[Questions about pictured scenes]
+++++
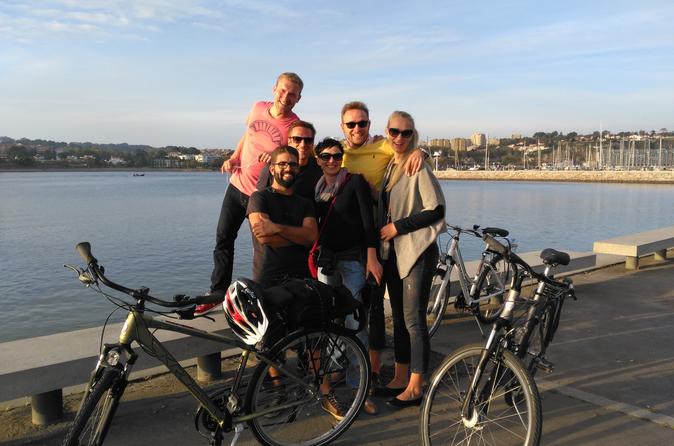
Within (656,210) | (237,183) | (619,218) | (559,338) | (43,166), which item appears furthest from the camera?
(43,166)

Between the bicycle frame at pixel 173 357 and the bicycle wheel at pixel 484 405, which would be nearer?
the bicycle frame at pixel 173 357

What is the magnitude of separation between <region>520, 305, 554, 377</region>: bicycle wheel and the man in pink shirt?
238 centimetres

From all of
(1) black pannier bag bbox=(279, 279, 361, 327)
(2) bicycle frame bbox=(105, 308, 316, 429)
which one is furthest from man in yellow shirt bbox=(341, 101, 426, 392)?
(2) bicycle frame bbox=(105, 308, 316, 429)

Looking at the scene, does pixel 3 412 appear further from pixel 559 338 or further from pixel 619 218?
pixel 619 218

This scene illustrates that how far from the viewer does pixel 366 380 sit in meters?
3.49

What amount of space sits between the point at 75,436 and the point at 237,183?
2591mm

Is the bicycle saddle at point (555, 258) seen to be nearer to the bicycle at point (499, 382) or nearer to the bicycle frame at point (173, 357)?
the bicycle at point (499, 382)

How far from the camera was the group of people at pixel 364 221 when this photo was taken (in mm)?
3521

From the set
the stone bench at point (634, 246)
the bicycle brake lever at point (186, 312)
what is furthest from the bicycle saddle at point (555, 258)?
the stone bench at point (634, 246)

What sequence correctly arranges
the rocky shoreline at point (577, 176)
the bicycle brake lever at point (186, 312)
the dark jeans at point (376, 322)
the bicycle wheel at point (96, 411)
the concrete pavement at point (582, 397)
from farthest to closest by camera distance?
the rocky shoreline at point (577, 176) < the dark jeans at point (376, 322) < the concrete pavement at point (582, 397) < the bicycle brake lever at point (186, 312) < the bicycle wheel at point (96, 411)

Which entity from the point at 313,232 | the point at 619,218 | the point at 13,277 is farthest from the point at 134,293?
the point at 619,218

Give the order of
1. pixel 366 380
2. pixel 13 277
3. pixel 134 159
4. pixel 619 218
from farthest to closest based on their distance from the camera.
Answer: pixel 134 159
pixel 619 218
pixel 13 277
pixel 366 380

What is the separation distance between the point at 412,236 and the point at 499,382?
1167mm

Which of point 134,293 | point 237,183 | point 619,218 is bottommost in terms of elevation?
point 619,218
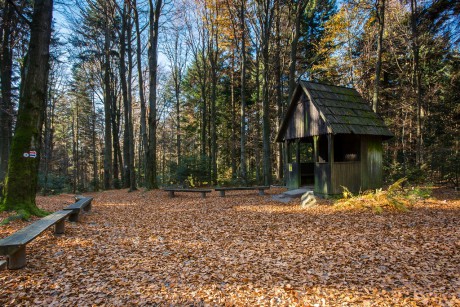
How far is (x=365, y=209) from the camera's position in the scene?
8.32m

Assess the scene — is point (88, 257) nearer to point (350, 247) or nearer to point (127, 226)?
point (127, 226)

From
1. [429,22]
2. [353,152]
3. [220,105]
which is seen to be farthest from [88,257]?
[220,105]

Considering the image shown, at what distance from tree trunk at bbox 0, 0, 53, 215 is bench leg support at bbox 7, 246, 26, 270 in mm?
3361

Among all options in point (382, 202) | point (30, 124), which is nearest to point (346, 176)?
point (382, 202)

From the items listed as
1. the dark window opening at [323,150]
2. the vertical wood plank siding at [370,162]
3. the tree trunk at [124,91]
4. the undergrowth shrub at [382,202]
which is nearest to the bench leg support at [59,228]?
the undergrowth shrub at [382,202]

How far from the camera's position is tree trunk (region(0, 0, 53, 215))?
6988 mm

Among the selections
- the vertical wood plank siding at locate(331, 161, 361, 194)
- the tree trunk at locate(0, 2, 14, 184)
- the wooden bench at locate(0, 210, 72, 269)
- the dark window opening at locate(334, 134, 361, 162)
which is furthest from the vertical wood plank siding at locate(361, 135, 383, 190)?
the tree trunk at locate(0, 2, 14, 184)

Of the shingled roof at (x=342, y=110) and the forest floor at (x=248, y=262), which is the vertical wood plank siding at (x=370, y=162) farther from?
the forest floor at (x=248, y=262)

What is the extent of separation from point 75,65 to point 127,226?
18960mm

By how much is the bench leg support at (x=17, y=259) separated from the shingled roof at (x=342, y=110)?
951cm

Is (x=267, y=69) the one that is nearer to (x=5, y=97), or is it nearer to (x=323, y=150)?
(x=323, y=150)

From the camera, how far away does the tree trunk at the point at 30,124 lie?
6.99 metres

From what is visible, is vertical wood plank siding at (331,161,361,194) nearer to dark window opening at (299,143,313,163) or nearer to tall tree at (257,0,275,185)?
tall tree at (257,0,275,185)

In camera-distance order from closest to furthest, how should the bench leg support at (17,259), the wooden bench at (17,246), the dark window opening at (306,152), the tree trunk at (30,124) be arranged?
the wooden bench at (17,246) < the bench leg support at (17,259) < the tree trunk at (30,124) < the dark window opening at (306,152)
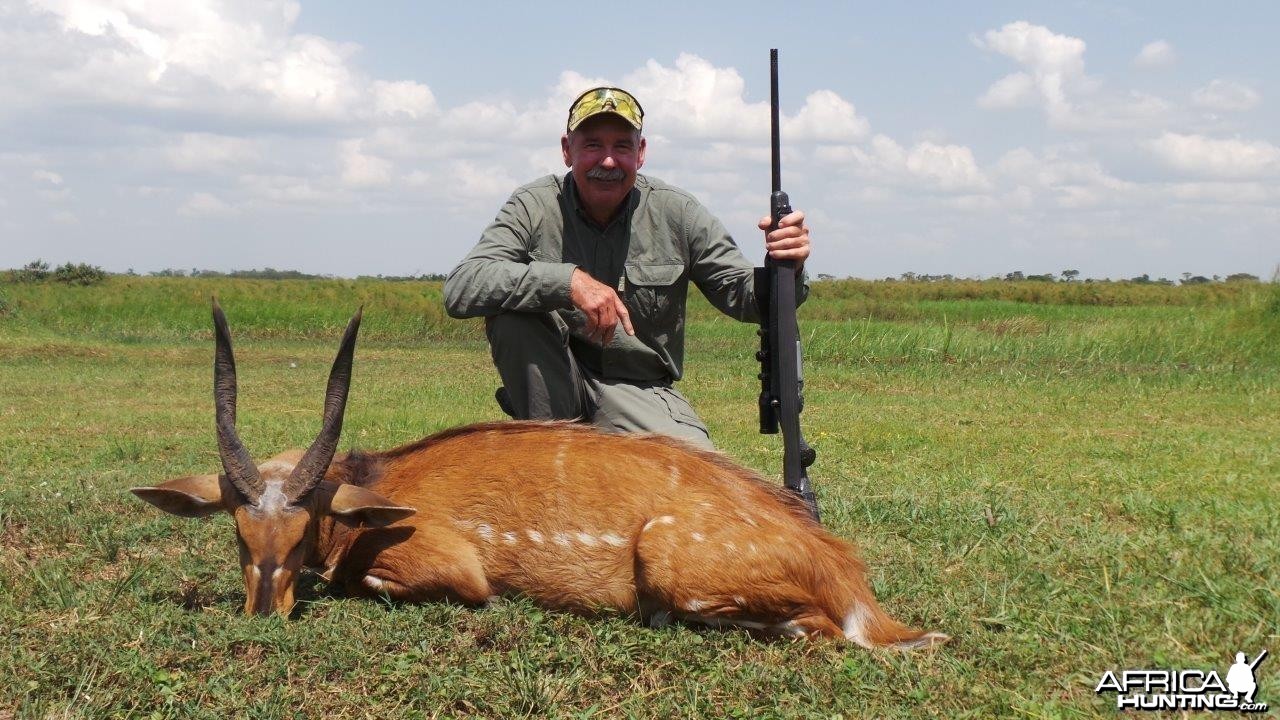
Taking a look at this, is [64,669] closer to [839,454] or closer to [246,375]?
[839,454]

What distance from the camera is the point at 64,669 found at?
371cm

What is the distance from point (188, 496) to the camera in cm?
431

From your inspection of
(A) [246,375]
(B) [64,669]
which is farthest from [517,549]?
(A) [246,375]

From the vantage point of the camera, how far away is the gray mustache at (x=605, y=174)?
5.48 m

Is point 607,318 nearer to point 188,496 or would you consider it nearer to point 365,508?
point 365,508

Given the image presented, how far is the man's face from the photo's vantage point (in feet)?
17.9

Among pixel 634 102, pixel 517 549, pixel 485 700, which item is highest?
pixel 634 102

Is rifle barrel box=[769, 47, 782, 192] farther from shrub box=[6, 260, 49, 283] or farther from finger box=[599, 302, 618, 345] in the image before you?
shrub box=[6, 260, 49, 283]

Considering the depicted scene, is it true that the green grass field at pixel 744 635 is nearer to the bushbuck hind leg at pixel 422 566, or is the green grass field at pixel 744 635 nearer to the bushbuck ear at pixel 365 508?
the bushbuck hind leg at pixel 422 566

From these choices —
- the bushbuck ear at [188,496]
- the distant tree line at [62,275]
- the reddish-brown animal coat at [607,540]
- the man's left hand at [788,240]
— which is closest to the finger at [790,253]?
the man's left hand at [788,240]

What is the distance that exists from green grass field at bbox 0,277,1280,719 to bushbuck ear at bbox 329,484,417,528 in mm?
344

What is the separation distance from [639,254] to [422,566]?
7.10 ft

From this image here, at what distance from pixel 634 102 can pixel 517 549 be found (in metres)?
2.38

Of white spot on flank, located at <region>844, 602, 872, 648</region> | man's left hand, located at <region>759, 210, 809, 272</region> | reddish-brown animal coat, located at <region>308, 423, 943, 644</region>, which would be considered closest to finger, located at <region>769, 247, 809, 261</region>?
man's left hand, located at <region>759, 210, 809, 272</region>
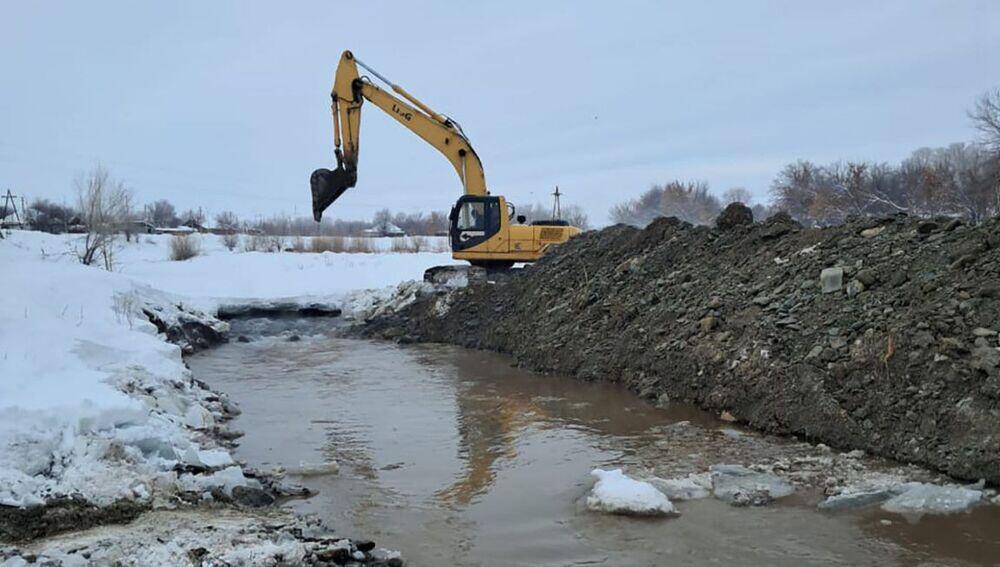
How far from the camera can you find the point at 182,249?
+++++
» **What is asked**
Leave out all pictures, then copy the remaining material exactly.

» **Worked solution**
Within (656,210) | (237,183) | (619,218) | (559,338) | (43,166), which item appears furthest from the camera?
(43,166)

Between the bicycle frame at pixel 173 357 and the bicycle wheel at pixel 484 405, which would be nearer?
the bicycle frame at pixel 173 357

What is the magnitude of separation between <region>520, 305, 554, 377</region>: bicycle wheel and the man in pink shirt?
238 centimetres

From all of
(1) black pannier bag bbox=(279, 279, 361, 327)
(2) bicycle frame bbox=(105, 308, 316, 429)
which one is furthest from man in yellow shirt bbox=(341, 101, 426, 392)?
(2) bicycle frame bbox=(105, 308, 316, 429)

Looking at the scene, does pixel 3 412 appear further from pixel 559 338 or further from pixel 619 218?
pixel 619 218

This scene illustrates that how far from the viewer does pixel 366 380 sit in meters?
3.49

What amount of space sits between the point at 75,436 and the point at 237,183?
2591mm

Is the bicycle saddle at point (555, 258) seen to be nearer to the bicycle at point (499, 382) or nearer to the bicycle frame at point (173, 357)?
the bicycle at point (499, 382)

How far from the camera was the group of people at pixel 364 221 when this photo was taken (in mm)?
3521

From the set
the stone bench at point (634, 246)
the bicycle brake lever at point (186, 312)
what is furthest from the bicycle saddle at point (555, 258)?
the stone bench at point (634, 246)

What sequence correctly arranges
the rocky shoreline at point (577, 176)
the bicycle brake lever at point (186, 312)
the dark jeans at point (376, 322)
the bicycle wheel at point (96, 411)
the concrete pavement at point (582, 397)
from farthest to closest by camera distance?
the rocky shoreline at point (577, 176) < the dark jeans at point (376, 322) < the concrete pavement at point (582, 397) < the bicycle brake lever at point (186, 312) < the bicycle wheel at point (96, 411)

Which entity from the point at 313,232 | the point at 619,218 | the point at 13,277 is farthest from the point at 134,293?
the point at 619,218

Give the order of
1. pixel 366 380
2. pixel 13 277
3. pixel 134 159
4. pixel 619 218
from farthest to closest based on their distance from the camera.
Answer: pixel 134 159
pixel 619 218
pixel 13 277
pixel 366 380

What is the separation distance between the point at 412,236 and the point at 499,382?
1167mm

Which of point 134,293 | point 237,183 | point 619,218 is bottommost in terms of elevation?
point 619,218
How far is (x=365, y=209) from the camera's position in the scene?
8.32m

Assess the scene — is point (88, 257) nearer to point (350, 247) or nearer to point (127, 226)?
point (127, 226)

From
1. [429,22]
2. [353,152]
3. [220,105]
which is seen to be farthest from [88,257]?
[220,105]

Considering the image shown, at what distance from tree trunk at bbox 0, 0, 53, 215 is bench leg support at bbox 7, 246, 26, 270 in mm?
3361

Among all options in point (382, 202) | point (30, 124), which is nearest to point (346, 176)?
point (382, 202)

From the items listed as
1. the dark window opening at [323,150]
2. the vertical wood plank siding at [370,162]
3. the tree trunk at [124,91]
4. the undergrowth shrub at [382,202]
which is nearest to the bench leg support at [59,228]?
the undergrowth shrub at [382,202]

How far from the camera's position is tree trunk (region(0, 0, 53, 215))?
6988 mm

Among the selections
- the vertical wood plank siding at locate(331, 161, 361, 194)
- the tree trunk at locate(0, 2, 14, 184)
- the wooden bench at locate(0, 210, 72, 269)
- the dark window opening at locate(334, 134, 361, 162)
which is furthest from the vertical wood plank siding at locate(361, 135, 383, 190)?
the tree trunk at locate(0, 2, 14, 184)

Of the shingled roof at (x=342, y=110) and the forest floor at (x=248, y=262), which is the vertical wood plank siding at (x=370, y=162) farther from?
the forest floor at (x=248, y=262)

What is the extent of separation from point 75,65 to point 127,226?
18960mm

By how much is the bench leg support at (x=17, y=259) separated from the shingled roof at (x=342, y=110)?
951cm

Is (x=267, y=69) the one that is nearer to (x=5, y=97), or is it nearer to (x=323, y=150)?
(x=323, y=150)

From the camera, how far away does the tree trunk at the point at 30,124 lie?
6.99 metres

From what is visible, is vertical wood plank siding at (331,161,361,194) nearer to dark window opening at (299,143,313,163) or nearer to tall tree at (257,0,275,185)?
tall tree at (257,0,275,185)

In camera-distance order from closest to furthest, how should the bench leg support at (17,259), the wooden bench at (17,246), the dark window opening at (306,152), the tree trunk at (30,124) be arranged?
the wooden bench at (17,246) < the bench leg support at (17,259) < the tree trunk at (30,124) < the dark window opening at (306,152)
Taking a look at this, is [64,669] closer to [839,454] or closer to [246,375]?
[839,454]

What distance from the camera is the point at 64,669 found at?
371cm

What is the distance from point (188, 496) to the camera in cm?
431

From your inspection of
(A) [246,375]
(B) [64,669]
which is farthest from [517,549]?
(A) [246,375]

From the vantage point of the camera, how far away is the gray mustache at (x=605, y=174)?
5.48 m

Is point 607,318 nearer to point 188,496 or would you consider it nearer to point 365,508?
point 365,508

Given the image presented, how far is the man's face from the photo's vantage point (in feet)?
17.9

Among pixel 634 102, pixel 517 549, pixel 485 700, which item is highest?
pixel 634 102

Is rifle barrel box=[769, 47, 782, 192] farther from shrub box=[6, 260, 49, 283] or farther from finger box=[599, 302, 618, 345] in the image before you?
shrub box=[6, 260, 49, 283]

Considering the depicted scene, is it true that the green grass field at pixel 744 635 is nearer to the bushbuck hind leg at pixel 422 566, or is the green grass field at pixel 744 635 nearer to the bushbuck ear at pixel 365 508?
the bushbuck hind leg at pixel 422 566

From these choices —
- the bushbuck ear at [188,496]
- the distant tree line at [62,275]
- the reddish-brown animal coat at [607,540]
- the man's left hand at [788,240]
— which is closest to the finger at [790,253]?
the man's left hand at [788,240]

What is the distance that exists from green grass field at bbox 0,277,1280,719 to bushbuck ear at bbox 329,484,417,528 in mm?
344

What is the separation distance from [639,254] to [422,566]?
7.10 ft

From this image here, at what distance from pixel 634 102 can pixel 517 549 be found (in metres)?
2.38

Of white spot on flank, located at <region>844, 602, 872, 648</region> | man's left hand, located at <region>759, 210, 809, 272</region> | reddish-brown animal coat, located at <region>308, 423, 943, 644</region>, which would be considered closest to finger, located at <region>769, 247, 809, 261</region>?
man's left hand, located at <region>759, 210, 809, 272</region>
How far from the camera can you find the point at 182,249?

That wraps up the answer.